[Short text fragments from websites]
--- --- ---
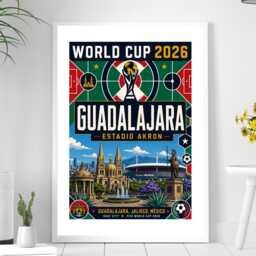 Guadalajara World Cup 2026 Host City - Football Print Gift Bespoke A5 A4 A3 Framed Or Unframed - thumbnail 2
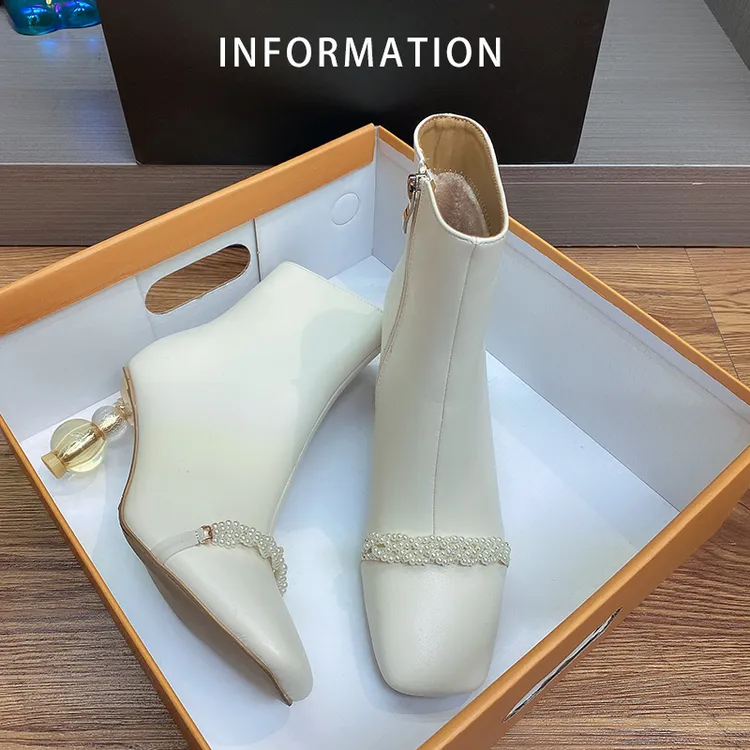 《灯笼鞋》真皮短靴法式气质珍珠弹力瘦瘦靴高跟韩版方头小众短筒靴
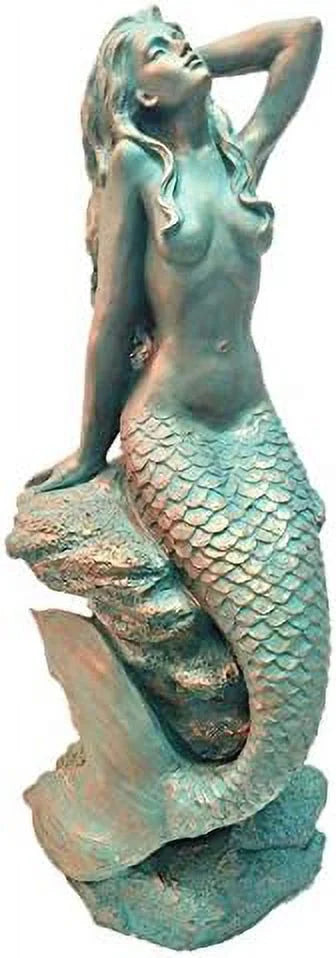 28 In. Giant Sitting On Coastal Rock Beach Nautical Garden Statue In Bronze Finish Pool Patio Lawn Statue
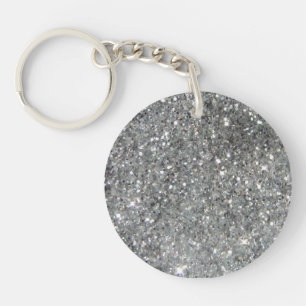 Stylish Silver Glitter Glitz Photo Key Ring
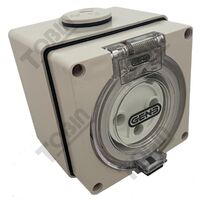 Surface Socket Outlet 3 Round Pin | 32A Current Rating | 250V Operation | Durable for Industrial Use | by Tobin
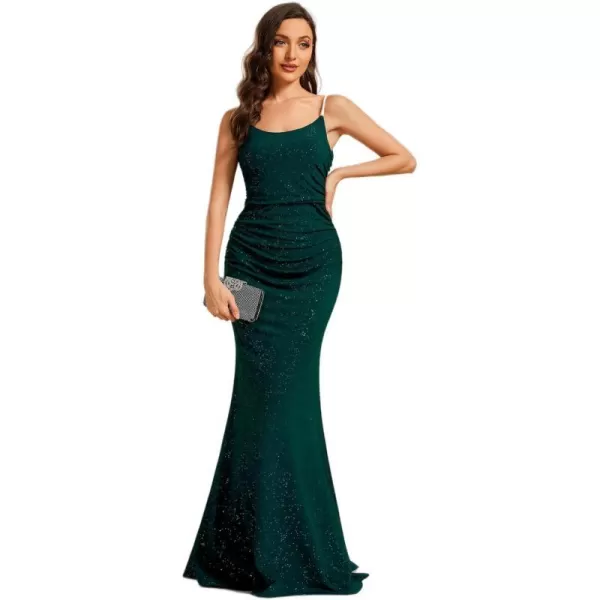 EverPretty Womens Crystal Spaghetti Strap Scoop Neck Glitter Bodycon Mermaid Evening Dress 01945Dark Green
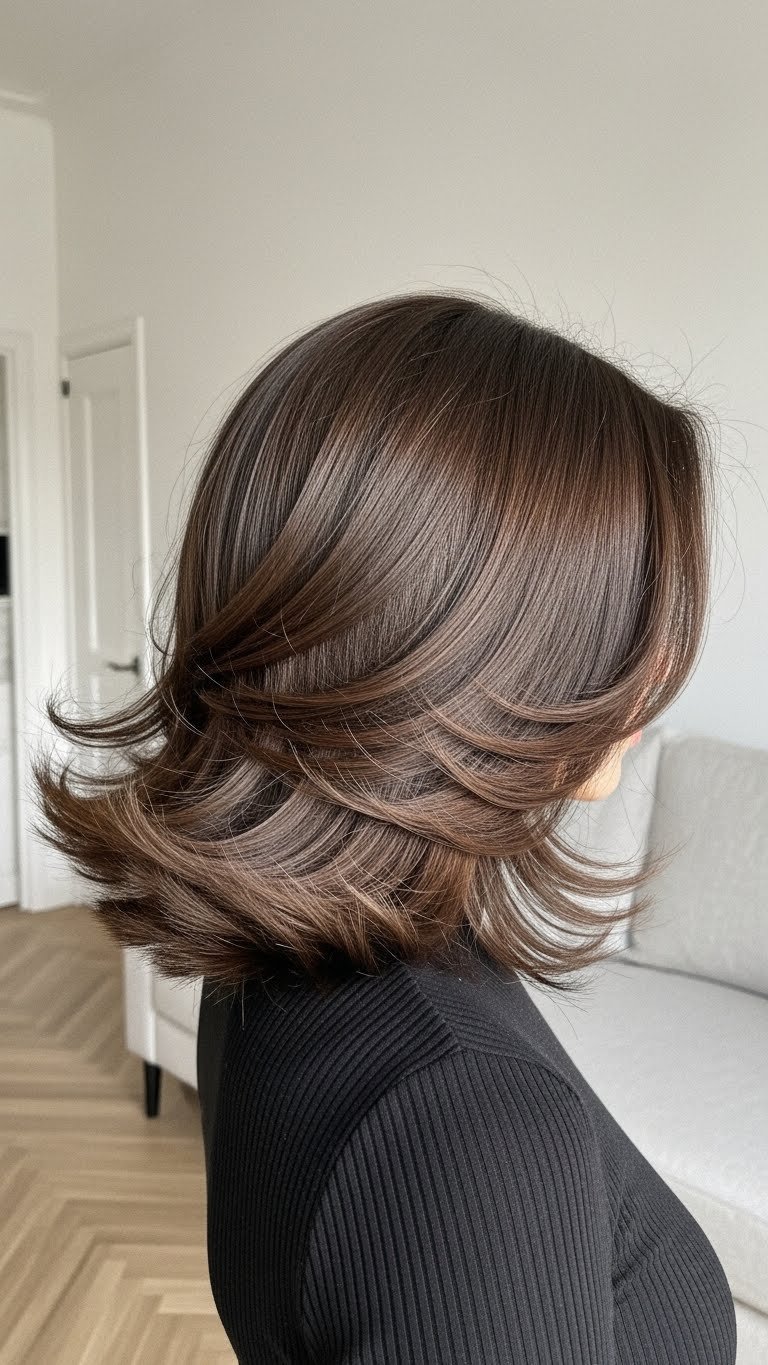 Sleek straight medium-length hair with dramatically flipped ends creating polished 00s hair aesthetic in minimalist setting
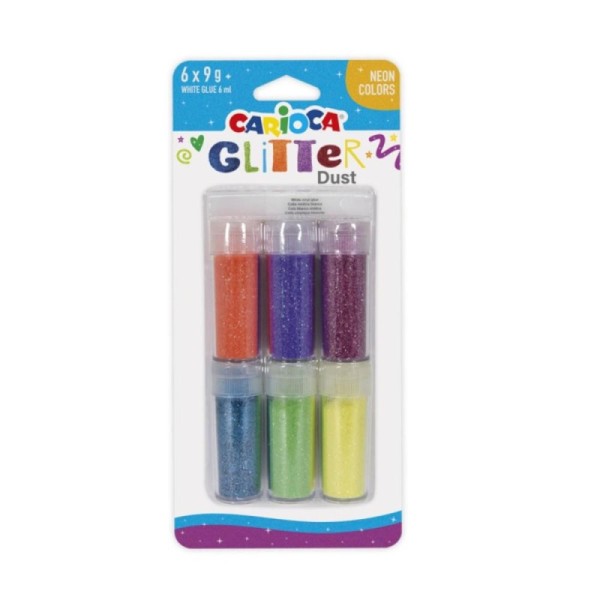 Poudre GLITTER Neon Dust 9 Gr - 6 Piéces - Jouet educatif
--- --- ---
TASK PROMPT: Each line above starting at the one holding "Stylish Silver Glitter Glitz Photo Key Ring" and ending at the one holding "EverPretty Womens Crystal" should be set down exactly as it stands, both ends included, with no pictures.

RESULT:
 Stylish Silver Glitter Glitz Photo Key Ring
 Surface Socket Outlet 3 Round Pin | 32A Current Rating | 250V Operation | Durable for Industrial Use | by Tobin
 EverPretty Womens Crystal Spaghetti Strap Scoop Neck Glitter Bodycon Mermaid Evening Dress 01945Dark Green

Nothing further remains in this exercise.